Using the article on Panagia Soumela Monastery below, list every room of the monastery complex that the signs name.

- EXTRACT PROVIDED:
------------
Panagia Soumela Monastery: Pilgrimage to the ancient cradle of Pontic Hellenism


By Ilias Karagiannis

Carved into Mount Melas in Trabzon, the Monastery of Panagia Soumela has stood proudly for over 1,600 years. The way it was created in such a precipitous spot, surrounded by lush nature, seems like a small miracle. As visitors approach, the “wounds” of time are evident in this sacred place for Christians. It is an island of faith and pain, a witness to the Pontian Greek genocide, commemorated annually on May 19.

At the end of April, The Greek Herald travelled to Trabzon and conducted a mini pilgrimage to the ancient cradle of Pontic Hellenism: Panagia Soumela. Today, the monastery is lifeless, dominated by the sound of silence and the occasional conversations of visitors — Turkish, Greek, and Serbian.

Panagia Soumela

Trabzon is now a modern city at its centre. Bustling, with a hive of people moving during the day and smiling spontaneously when they hear “Yunan” (a Greek). The question comes naturally to their lips: “Soumela?” It is the primary reason anyone visits the Turkish city on the Black Sea. This is evident from the many tourist tours organised by travel agencies in the city.

For approximately $30AUD, one can visit the Monastery of Panagia Soumela along with other attractions, such as the Karaca Cave with its stalactites and stalagmites, witnesses of human life for thousands of years.

The route to the monastery is full of twists and turns. The road winds through enchanting landscapes, forests, and streams, ending at a parking lot where dozens of tourist buses are parked. From there, you board a small Turkish state van that takes you on a very narrow road near the monastery. Approaching Panagia Soumela, the scenery becomes imposing. The monastery carved into the mountain appears otherworldly, as if crafted by a divine hand.

Unconsciously, my mind travels to other times. To the Asia Minor Catastrophe, when the Turks completely destroyed the monastery. After looting all the valuable items inside the monastery, they set it on fire.

I was curious about what I would encounter during my ascent to the monastery. The wild beauty of the landscape, sculpted by centuries, “captivated” you. The place seemed both familiar and unknown at the same time.

Panagia Soumela

The Turkish flags

The monastery, perched on the mountainside, gleamed in the sun, embracing Trabzon. Like a living flame, it ignited hope in the souls of visitors who approached with awe, their steps heavy with history. Narrow steps lead you to a place that once buzzed with life. Today, it is deserted. Some signs in English and Turkish inform you about the different rooms of the monastery complex: the kitchen, the library, the toilet.
------------
Spatial question records:
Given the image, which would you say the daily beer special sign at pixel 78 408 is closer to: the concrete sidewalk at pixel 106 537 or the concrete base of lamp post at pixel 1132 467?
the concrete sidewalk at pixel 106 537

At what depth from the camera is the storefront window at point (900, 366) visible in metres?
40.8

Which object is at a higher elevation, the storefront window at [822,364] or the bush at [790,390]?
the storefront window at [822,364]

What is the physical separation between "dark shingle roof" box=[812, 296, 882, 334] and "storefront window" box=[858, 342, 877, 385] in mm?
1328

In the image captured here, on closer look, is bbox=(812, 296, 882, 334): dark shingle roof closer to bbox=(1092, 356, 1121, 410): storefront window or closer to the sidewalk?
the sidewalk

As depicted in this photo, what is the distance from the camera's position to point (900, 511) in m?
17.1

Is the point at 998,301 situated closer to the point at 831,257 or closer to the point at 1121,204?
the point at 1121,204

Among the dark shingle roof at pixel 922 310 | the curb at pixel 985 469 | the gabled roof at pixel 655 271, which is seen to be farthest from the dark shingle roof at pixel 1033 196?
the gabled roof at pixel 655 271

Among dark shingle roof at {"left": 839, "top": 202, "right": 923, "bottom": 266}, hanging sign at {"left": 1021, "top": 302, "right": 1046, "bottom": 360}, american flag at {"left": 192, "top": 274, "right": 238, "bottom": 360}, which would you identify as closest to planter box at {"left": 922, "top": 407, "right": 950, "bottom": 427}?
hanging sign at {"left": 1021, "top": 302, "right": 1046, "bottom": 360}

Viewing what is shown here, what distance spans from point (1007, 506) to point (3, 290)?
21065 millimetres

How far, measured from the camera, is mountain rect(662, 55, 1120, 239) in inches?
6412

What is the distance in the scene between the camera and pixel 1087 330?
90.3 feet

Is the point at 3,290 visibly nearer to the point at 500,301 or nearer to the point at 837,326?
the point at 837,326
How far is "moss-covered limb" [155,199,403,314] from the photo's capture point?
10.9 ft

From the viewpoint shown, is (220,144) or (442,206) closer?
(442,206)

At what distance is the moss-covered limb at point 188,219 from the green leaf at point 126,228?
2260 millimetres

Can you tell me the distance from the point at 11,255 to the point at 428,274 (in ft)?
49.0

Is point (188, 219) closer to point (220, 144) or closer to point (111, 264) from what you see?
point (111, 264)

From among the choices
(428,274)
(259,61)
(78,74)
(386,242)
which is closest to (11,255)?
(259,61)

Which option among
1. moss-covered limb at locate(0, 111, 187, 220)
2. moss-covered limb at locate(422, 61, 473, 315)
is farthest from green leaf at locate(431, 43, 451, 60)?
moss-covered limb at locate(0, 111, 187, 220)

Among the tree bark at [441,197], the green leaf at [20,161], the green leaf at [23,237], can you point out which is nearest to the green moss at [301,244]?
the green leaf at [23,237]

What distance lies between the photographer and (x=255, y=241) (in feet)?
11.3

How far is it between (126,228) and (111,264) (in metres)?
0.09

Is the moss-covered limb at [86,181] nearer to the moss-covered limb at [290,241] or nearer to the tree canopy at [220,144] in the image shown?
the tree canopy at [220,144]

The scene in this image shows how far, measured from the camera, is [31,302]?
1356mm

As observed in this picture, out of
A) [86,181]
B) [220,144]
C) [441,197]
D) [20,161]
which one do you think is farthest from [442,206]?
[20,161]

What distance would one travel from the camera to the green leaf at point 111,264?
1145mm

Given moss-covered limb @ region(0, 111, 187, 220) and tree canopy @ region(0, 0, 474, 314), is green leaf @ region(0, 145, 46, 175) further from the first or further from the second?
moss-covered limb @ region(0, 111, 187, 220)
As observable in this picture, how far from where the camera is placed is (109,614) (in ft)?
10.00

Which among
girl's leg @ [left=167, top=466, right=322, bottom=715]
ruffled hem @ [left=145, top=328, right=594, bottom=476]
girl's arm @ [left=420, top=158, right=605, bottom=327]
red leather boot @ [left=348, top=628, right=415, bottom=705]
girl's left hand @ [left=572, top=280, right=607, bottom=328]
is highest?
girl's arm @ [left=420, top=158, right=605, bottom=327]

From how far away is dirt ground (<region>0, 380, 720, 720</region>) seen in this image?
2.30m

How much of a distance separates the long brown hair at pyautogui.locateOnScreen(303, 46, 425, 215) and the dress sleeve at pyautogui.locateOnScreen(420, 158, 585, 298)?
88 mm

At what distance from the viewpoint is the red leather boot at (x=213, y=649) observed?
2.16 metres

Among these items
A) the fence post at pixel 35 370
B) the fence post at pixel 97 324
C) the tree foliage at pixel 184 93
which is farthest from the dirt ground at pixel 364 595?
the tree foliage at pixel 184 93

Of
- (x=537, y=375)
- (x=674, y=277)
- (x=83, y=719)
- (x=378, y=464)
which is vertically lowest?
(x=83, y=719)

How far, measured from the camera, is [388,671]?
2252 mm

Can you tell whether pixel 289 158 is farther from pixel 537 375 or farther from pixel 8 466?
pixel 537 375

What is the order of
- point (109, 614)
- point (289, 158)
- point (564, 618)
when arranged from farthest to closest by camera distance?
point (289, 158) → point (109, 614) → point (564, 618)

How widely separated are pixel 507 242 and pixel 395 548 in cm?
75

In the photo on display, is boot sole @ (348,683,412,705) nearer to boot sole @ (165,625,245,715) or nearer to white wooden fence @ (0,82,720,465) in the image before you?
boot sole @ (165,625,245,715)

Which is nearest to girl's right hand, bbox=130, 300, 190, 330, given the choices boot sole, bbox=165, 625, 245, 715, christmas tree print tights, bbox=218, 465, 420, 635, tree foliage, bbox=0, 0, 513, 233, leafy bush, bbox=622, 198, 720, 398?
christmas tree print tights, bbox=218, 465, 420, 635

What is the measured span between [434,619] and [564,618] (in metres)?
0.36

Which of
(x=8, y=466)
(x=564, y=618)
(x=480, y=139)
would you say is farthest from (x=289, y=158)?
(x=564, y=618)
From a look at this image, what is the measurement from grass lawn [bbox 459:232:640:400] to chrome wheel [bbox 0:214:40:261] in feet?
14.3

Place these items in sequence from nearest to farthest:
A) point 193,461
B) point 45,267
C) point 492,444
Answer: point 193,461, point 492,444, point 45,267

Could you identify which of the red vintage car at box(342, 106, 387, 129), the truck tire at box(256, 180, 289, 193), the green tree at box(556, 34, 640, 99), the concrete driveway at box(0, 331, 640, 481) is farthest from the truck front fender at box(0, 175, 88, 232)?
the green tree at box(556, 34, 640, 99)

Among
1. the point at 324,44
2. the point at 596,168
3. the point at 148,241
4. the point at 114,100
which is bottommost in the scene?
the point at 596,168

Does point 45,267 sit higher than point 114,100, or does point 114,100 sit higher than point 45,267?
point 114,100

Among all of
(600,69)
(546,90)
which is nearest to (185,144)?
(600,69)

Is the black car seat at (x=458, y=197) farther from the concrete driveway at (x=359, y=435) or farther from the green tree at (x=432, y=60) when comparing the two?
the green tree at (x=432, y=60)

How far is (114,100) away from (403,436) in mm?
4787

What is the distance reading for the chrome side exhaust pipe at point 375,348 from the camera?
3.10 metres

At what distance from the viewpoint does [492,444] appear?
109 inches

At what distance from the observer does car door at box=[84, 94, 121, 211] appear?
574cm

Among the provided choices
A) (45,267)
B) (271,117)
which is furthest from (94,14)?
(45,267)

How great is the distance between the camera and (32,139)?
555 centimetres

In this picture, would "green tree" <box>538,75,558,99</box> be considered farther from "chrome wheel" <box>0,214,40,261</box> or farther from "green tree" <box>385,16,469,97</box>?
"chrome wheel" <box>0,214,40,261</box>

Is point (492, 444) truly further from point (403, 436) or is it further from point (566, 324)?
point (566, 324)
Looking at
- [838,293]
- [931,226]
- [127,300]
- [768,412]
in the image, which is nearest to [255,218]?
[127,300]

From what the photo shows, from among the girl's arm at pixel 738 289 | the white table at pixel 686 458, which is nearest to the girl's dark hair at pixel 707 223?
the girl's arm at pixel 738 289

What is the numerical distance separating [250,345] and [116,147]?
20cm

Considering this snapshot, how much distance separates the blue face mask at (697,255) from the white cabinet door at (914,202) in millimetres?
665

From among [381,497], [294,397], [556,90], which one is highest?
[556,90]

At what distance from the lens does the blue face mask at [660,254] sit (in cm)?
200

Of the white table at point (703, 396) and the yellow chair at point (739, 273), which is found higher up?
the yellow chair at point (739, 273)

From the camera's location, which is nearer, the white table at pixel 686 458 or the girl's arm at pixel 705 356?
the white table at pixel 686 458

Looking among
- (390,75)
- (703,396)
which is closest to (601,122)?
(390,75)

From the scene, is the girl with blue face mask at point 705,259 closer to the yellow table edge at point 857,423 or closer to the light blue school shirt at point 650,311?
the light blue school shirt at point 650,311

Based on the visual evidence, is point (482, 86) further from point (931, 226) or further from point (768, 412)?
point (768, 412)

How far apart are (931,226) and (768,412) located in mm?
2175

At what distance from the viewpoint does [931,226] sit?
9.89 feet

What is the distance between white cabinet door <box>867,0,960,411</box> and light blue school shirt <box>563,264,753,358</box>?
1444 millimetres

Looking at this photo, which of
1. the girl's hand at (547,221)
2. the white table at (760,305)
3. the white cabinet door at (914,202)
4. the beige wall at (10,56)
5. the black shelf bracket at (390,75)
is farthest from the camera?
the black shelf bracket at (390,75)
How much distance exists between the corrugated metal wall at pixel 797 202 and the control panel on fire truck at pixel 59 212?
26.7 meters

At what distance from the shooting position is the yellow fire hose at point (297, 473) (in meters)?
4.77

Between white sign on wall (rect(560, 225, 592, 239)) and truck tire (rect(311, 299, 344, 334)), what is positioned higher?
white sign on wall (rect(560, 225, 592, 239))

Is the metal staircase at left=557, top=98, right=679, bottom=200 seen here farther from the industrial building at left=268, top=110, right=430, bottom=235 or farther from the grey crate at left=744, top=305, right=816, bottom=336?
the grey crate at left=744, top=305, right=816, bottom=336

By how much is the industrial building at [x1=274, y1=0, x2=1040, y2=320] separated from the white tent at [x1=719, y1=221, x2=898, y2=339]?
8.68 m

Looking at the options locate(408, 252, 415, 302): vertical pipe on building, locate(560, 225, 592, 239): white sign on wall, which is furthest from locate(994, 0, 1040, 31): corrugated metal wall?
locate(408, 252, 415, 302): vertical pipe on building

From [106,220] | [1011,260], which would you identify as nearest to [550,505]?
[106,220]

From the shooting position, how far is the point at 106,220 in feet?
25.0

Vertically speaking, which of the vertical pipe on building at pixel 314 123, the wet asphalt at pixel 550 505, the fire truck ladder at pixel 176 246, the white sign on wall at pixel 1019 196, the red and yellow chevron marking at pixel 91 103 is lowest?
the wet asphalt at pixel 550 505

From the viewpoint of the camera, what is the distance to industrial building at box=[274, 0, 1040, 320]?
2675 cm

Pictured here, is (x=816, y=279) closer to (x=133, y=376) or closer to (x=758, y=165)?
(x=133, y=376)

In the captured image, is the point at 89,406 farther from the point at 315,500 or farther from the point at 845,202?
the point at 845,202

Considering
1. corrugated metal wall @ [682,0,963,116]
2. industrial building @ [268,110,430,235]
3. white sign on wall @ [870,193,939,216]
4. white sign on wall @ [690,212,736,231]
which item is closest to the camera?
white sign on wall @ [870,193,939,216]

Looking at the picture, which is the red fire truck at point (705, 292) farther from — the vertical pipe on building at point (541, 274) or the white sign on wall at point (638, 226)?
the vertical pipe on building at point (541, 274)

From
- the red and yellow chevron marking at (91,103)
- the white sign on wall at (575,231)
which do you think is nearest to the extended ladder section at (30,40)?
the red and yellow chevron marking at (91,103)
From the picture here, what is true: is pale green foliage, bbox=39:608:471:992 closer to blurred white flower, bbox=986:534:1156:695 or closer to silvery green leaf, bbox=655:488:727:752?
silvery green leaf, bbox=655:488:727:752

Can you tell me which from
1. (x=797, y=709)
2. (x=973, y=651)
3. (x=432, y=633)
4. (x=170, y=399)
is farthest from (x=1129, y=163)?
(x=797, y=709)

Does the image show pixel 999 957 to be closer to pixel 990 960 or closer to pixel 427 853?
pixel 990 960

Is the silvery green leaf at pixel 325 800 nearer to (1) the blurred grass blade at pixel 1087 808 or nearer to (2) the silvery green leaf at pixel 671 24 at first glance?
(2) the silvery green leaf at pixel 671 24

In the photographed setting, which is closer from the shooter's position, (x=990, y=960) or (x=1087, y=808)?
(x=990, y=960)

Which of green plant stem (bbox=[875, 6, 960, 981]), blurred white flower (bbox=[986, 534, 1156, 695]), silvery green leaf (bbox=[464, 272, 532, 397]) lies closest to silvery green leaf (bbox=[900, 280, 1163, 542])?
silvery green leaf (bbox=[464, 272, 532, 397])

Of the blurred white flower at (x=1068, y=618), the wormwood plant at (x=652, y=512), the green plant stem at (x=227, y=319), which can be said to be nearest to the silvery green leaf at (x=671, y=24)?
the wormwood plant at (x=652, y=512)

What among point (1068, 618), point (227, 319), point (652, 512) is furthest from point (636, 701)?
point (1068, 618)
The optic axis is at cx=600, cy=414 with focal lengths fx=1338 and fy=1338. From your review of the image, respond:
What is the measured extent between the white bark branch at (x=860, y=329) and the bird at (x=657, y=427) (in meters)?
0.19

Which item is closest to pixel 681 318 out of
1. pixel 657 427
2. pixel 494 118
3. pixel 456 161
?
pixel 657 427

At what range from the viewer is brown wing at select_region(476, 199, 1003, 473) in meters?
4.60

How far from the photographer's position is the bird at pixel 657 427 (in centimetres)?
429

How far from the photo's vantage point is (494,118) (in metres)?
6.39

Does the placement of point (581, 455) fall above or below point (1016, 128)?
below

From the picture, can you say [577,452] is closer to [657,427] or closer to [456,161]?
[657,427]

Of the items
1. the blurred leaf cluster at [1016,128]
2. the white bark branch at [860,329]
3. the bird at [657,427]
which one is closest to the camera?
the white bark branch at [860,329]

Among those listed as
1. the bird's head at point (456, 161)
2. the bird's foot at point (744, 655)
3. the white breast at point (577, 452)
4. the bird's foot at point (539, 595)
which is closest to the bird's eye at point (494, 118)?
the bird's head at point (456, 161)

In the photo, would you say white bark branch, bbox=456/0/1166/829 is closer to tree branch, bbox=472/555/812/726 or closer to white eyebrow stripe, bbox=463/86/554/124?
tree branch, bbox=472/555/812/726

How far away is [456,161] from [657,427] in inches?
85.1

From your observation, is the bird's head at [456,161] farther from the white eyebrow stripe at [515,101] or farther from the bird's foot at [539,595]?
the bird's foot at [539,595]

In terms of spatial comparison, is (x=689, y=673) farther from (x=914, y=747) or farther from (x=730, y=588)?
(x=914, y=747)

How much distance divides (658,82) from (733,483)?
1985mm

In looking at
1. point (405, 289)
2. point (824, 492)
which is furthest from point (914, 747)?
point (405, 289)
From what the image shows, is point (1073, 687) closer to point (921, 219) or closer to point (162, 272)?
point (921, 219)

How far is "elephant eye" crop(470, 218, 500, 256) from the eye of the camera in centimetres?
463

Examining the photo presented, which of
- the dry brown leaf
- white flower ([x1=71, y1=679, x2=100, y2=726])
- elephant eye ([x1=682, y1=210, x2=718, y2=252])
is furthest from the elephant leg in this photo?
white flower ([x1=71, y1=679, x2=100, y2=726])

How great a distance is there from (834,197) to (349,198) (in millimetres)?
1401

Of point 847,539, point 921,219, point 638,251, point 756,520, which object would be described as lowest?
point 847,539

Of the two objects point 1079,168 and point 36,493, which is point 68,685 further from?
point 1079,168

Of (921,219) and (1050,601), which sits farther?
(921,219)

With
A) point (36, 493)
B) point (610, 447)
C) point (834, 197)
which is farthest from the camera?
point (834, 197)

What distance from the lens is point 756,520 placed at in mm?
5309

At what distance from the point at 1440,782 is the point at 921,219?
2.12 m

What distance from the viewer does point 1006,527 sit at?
------------
- TASK ANSWER:
The kitchen, the library, and the toilet.